Some analyst sees decisive government intervention as the best solution. That, however, will cost a great deal; there may be a resumption of central bank government securities purchases, he said.
Gábor Regős of economic think-tank Századvég also said that the supply-side inflation shock could only be moderately balanced by monetary policy, as it cannot fundamentally influence factors. He noted that the outbreak of the Russo-Ukrainian war poses a significant risk to inflation through further increases in energy prices and disruption of supply chains. In the longer run, interest rates may stabilize at higher levels than before; a further increase in the one-week deposit and base rate will likely be required, the analyst predicted.
The war in Ukraine and the consequent sanctions policies that have been introduced, as well as the newer wave of the coronavirus epidemic, cause significantly higher uncertainty in macroeconomic outlook than usual, the MNB wrote in its latest Inflation Report published on March 22. Given this situation, the central bank has prepared forecast ranges.
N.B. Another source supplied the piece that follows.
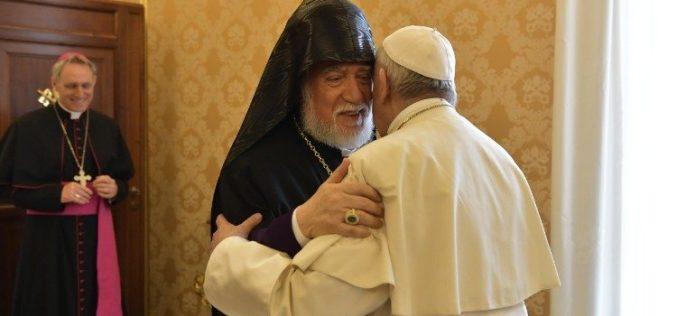 Папата се сретна со ерменскиот поглавар Карекин II.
As for inflation, following a 5.1% rate in 2021, the MNB now forecasts a 7.5-9.8% rise in consumer prices this year. The range is 3.3-5% in 2023 and 2.5- 3.5% in 2024. The economic growth rate will slow to 2.5-4.5% this year from 7.1% in 2021. As for 2023 and 2024, the MNB predicts GDP growth of 4-5% and 3-4%, respectively.
Numbers to Watch in the Coming Weeks
The Central Statistical Office (KSH) will publish the latest data on the labor market the day this issue is published, March 25. On March 28, January earnings figures will be released, and the balance of the general government sector for the full year 2021 and the 4th quarter of 2021 will be out on April 1.